> **PROVIDED INFORMATION**:
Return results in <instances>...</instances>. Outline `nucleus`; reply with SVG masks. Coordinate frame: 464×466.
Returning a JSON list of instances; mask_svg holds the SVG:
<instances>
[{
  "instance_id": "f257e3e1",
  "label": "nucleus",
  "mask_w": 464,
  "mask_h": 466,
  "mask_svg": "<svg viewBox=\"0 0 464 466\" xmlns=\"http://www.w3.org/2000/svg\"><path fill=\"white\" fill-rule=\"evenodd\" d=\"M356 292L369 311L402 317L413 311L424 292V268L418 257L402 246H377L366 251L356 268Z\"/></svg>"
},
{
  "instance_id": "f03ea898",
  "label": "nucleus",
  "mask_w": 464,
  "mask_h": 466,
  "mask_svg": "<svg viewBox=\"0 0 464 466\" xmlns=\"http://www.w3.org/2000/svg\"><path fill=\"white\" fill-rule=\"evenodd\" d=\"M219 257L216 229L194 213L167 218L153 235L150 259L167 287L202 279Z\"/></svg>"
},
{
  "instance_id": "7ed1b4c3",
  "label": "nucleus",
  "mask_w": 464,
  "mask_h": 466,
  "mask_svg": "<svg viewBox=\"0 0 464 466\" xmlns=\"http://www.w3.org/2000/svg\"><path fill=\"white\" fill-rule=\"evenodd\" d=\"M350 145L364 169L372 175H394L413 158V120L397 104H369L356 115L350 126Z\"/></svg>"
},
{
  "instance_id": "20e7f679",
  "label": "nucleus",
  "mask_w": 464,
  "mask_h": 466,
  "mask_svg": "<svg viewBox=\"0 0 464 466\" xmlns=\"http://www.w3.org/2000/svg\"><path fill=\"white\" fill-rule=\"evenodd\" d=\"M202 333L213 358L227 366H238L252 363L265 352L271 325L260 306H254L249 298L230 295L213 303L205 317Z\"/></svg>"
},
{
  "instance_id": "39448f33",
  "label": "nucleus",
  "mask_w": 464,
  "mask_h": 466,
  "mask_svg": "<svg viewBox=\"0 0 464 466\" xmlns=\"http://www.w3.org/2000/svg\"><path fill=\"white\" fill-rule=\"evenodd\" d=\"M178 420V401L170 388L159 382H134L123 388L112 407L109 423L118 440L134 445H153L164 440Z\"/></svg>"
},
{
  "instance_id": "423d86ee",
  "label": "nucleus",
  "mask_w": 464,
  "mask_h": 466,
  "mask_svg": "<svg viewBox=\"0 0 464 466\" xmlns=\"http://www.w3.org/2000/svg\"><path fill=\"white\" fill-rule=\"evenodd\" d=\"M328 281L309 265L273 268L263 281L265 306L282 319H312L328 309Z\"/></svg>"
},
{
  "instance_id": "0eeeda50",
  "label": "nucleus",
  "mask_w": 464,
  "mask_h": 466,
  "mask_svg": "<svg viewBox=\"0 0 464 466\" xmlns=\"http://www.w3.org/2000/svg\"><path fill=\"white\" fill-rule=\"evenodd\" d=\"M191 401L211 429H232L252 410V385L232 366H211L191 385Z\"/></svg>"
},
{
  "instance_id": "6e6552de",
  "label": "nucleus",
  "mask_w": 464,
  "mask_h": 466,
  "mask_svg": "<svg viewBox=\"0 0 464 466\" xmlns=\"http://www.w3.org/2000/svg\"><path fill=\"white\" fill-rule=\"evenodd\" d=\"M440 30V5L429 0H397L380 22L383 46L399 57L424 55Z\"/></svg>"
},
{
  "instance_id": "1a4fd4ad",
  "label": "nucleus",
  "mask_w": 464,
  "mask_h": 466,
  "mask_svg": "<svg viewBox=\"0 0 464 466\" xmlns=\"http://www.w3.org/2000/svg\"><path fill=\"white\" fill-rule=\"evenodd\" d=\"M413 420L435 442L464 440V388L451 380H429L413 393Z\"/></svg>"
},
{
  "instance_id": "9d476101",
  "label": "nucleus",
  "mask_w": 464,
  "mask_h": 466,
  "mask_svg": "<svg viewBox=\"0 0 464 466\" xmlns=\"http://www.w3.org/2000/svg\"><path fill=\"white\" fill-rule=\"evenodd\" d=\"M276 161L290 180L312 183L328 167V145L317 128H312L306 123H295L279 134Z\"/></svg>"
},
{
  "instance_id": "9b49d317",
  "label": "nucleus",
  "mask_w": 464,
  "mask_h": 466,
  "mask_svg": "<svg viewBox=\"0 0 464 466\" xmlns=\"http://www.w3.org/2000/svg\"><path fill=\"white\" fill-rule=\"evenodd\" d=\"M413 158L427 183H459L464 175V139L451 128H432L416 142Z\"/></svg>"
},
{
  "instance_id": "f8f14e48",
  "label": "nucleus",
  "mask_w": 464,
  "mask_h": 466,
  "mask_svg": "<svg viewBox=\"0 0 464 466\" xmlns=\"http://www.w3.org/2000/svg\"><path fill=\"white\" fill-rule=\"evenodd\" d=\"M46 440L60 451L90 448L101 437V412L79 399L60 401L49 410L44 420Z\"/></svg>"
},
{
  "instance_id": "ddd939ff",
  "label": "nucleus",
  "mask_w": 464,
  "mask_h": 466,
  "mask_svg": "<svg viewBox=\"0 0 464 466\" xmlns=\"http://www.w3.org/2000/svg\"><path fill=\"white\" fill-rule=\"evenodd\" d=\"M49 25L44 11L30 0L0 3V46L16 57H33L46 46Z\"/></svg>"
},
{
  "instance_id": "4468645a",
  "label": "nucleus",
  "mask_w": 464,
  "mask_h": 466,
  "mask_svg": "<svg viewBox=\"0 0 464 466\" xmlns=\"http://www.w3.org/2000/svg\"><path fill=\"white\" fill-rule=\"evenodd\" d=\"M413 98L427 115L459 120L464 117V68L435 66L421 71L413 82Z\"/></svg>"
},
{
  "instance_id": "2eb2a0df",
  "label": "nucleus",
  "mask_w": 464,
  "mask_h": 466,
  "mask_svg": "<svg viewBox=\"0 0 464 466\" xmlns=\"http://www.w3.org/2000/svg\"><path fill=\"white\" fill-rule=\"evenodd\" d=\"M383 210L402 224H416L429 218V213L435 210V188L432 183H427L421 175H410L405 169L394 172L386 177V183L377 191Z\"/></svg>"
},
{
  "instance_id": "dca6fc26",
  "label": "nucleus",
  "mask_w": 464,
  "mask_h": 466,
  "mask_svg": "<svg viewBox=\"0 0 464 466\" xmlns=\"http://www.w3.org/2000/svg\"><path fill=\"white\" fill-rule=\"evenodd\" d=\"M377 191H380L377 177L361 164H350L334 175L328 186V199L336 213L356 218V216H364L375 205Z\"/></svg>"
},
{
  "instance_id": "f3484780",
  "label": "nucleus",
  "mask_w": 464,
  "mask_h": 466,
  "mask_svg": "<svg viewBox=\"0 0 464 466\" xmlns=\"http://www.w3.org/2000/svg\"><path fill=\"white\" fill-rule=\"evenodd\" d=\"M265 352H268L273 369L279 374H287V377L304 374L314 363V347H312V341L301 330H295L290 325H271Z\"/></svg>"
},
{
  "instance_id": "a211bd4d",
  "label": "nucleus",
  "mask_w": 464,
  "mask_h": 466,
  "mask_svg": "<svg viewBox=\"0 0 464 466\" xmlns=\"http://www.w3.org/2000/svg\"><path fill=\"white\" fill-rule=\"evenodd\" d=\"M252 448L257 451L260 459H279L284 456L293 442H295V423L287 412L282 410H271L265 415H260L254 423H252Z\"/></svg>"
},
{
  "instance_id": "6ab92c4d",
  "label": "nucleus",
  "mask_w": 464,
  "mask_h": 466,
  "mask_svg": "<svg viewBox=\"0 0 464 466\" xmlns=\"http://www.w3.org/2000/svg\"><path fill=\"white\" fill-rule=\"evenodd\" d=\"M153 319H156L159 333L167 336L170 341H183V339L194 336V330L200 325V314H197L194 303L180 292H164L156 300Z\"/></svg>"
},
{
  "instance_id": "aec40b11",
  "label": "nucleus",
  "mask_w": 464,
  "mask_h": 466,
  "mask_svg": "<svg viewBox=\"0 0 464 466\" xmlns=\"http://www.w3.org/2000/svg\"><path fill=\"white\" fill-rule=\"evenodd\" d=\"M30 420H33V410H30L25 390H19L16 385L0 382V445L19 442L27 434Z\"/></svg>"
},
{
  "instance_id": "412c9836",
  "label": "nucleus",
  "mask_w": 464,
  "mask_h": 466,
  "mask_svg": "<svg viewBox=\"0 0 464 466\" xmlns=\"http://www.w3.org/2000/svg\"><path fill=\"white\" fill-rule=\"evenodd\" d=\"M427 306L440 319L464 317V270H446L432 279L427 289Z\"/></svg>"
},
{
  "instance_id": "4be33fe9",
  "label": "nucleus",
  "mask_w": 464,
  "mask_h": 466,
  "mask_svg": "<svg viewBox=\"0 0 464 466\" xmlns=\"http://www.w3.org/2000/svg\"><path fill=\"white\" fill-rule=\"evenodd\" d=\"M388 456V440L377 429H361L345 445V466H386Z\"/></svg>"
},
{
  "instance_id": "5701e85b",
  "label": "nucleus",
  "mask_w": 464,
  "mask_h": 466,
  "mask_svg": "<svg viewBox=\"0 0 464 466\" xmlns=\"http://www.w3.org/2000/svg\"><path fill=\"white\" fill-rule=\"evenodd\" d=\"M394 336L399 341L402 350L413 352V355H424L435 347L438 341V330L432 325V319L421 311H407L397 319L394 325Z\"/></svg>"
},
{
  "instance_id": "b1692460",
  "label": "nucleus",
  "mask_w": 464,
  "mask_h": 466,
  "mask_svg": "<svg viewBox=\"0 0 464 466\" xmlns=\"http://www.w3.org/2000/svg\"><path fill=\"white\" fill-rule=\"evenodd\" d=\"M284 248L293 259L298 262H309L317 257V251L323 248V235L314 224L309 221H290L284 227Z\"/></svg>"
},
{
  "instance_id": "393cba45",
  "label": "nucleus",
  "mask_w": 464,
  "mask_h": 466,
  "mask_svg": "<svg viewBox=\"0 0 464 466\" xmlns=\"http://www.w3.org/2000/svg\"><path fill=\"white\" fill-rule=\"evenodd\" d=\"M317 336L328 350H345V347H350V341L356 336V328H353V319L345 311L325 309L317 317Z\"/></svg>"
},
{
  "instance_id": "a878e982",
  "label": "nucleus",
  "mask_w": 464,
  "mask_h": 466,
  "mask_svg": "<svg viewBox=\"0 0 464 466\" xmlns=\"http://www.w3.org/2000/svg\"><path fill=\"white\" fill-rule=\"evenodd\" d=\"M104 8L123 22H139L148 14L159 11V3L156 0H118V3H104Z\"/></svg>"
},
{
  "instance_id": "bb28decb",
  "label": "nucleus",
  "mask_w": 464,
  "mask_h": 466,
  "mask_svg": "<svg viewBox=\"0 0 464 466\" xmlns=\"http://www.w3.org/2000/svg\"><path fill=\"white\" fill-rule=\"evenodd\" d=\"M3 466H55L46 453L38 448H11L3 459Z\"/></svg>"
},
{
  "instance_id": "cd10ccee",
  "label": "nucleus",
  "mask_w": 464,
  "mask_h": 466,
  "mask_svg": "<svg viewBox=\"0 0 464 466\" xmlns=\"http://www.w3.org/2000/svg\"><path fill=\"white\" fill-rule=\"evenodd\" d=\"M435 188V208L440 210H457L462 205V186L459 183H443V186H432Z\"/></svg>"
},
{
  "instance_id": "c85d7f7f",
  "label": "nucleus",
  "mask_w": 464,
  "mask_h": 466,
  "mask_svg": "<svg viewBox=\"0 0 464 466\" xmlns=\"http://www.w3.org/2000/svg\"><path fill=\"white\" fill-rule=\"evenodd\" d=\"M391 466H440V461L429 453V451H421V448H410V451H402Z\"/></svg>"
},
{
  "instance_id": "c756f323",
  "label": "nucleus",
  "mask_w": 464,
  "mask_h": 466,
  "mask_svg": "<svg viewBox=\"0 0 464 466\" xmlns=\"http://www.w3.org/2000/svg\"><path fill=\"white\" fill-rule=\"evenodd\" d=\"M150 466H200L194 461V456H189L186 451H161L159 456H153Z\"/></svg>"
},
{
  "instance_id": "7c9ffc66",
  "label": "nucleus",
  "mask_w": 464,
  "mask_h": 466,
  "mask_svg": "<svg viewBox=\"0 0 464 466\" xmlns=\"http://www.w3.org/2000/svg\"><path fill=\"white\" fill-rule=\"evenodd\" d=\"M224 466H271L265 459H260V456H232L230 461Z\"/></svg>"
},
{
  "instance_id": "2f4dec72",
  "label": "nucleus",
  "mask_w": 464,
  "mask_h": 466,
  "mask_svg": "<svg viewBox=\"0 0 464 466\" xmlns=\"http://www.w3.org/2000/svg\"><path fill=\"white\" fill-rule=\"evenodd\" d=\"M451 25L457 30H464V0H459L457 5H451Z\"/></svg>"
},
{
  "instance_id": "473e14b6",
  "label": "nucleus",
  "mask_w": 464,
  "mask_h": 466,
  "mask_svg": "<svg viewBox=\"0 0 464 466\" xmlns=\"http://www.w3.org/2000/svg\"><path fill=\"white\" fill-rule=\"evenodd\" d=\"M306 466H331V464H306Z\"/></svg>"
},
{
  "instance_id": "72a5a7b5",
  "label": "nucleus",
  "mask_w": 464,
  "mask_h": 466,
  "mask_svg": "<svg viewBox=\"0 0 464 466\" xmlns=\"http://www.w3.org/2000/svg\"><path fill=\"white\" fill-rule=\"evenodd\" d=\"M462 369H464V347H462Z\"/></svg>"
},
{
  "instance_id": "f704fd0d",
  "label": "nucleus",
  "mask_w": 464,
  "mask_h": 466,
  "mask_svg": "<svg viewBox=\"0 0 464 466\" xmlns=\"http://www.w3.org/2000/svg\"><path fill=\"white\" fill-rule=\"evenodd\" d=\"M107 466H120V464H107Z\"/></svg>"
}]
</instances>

> **PROBLEM DETAILS**: Pull every line from the records above that contains the string "instances", treating uppercase and lowercase as distinct.

> **FULL RESPONSE**:
Return results in <instances>...</instances>. Outline `nucleus`; reply with SVG masks. Coordinate frame: 464×466.
Returning a JSON list of instances; mask_svg holds the SVG:
<instances>
</instances>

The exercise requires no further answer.